Exercise set.
1. Print the passage of the article on Apple's first store in India from "He didn’t think" up to and including "and China’s Huawei.", keeping its exact wording.
2. Write what follows the final sentence of the article on Apple's first store in India, carrying it on from there.

Text.
[Start of section]

Apple To Open Its First Store In India In 2021, Says CEO Tim Cook

Apple Inc. plans to open an online retailing outlet for its products for Indian consumers later this year while the company plans to open its first flagship physical store in one of the fastest growing smartphone markets of the world next year, said the United States based tech giant’s chief executive Tim Cook.

In order for Apple to open a store in India without partnering with any domestic partner it was necessary for the company to first acquire a special approval from the Indian government – which apparently has already been given to it.

The announcement from Cook came during the annual general meeting of the shareholders of the company.

India is the second largest smartphone market of the world after China and the move by Apple to venture into the market directly was anticipated by the market and investors for quite some time now. However what was new was the announcement of a specific date for the same.

Laws that prevented foreign companies to open up single-brand stores in the country were changed by the Indian government in 2018. Despite this, the government in India wanted Apple to open its single brand stores after partnering up with a local partner, Cook said.   

He didn’t think Apple would be a “good partner”, Cook told investors at the meeting.

“We like to do things our way,” he said.

Currently, the business model of Apple in India involves selling of its products through third party stores. However it has not been able to make a mark in the smartphone market share in the country and lags well behind market leaders such as South Korea’s Samsung and China’s Huawei.

According to analysts, Apple is betting on a spur in growth for its growth in developing markets other than China – such as India, because the company had reported a drop in demand for its products in China even before the country was hit by the coronavirus outbreak.

[End of section]

Data supplied.
[Start of section]

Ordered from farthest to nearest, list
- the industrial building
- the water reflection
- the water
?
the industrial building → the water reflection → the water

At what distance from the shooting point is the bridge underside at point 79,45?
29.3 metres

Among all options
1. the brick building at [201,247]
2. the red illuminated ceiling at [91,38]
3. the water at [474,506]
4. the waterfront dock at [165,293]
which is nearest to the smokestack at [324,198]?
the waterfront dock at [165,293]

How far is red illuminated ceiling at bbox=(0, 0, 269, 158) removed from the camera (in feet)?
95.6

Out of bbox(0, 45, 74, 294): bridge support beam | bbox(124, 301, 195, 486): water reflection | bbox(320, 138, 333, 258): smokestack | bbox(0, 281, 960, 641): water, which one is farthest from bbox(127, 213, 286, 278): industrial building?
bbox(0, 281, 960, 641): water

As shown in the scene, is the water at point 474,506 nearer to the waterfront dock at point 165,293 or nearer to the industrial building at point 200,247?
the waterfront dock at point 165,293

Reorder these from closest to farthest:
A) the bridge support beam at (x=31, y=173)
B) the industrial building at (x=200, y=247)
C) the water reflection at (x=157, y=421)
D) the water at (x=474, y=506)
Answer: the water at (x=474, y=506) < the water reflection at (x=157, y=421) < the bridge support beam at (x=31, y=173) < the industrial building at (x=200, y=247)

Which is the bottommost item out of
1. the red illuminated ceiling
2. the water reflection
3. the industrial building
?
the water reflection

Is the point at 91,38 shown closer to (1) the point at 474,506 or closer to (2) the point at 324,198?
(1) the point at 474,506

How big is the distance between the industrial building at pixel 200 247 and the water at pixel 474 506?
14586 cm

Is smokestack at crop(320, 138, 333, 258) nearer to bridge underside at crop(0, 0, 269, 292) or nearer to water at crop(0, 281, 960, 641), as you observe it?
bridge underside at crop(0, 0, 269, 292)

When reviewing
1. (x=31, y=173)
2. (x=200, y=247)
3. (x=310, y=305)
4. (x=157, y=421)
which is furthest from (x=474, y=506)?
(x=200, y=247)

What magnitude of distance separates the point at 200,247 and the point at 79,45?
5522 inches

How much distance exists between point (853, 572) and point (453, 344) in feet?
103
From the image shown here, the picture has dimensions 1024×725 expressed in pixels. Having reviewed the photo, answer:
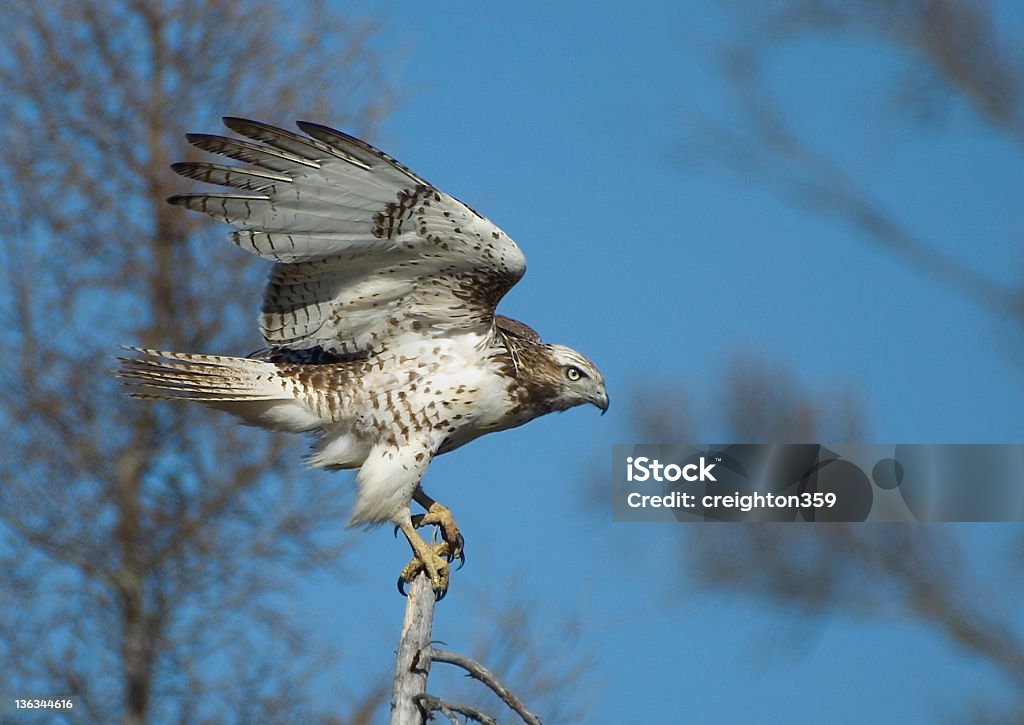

[End of section]

Answer section.
1.
He didn’t think Apple would be a “good partner”, Cook told investors at the meeting.

“We like to do things our way,” he said.

Currently, the business model of Apple in India involves selling of its products through third party stores. However it has not been able to make a mark in the smartphone market share in the country and lags well behind market leaders such as South Korea’s Samsung and China’s Huawei.

2.
One of the notable incidents that happened at the annual shareholders’ meeting was a voting on a proposal brought in by a shareholder group urging the company to change the manner in which it responds to requests from the government of the various markets it operates in about taking down apps from its marketplace. Even though the proposal was defeated in the voting, it saw an unusually large support from the shareholders present and voting compared to the outcome of similar proposals brought in the past.

The proposal has urged Apple to make a public commitment to respecting “freedom of expression as a human right.” This proposal was related to Apple deciding to remove an app from its marketplace in China that allowed its Chinese users to bypass the so called Great Wall of China designed to prevent access to international websites. The Chinese government had asked for its removal in 2017. The proposal also pertained to the removal of an app that democracy protesters in Hong Kong used to communicate with each other and avoid being tracked and blocked by China’s internet restrictions.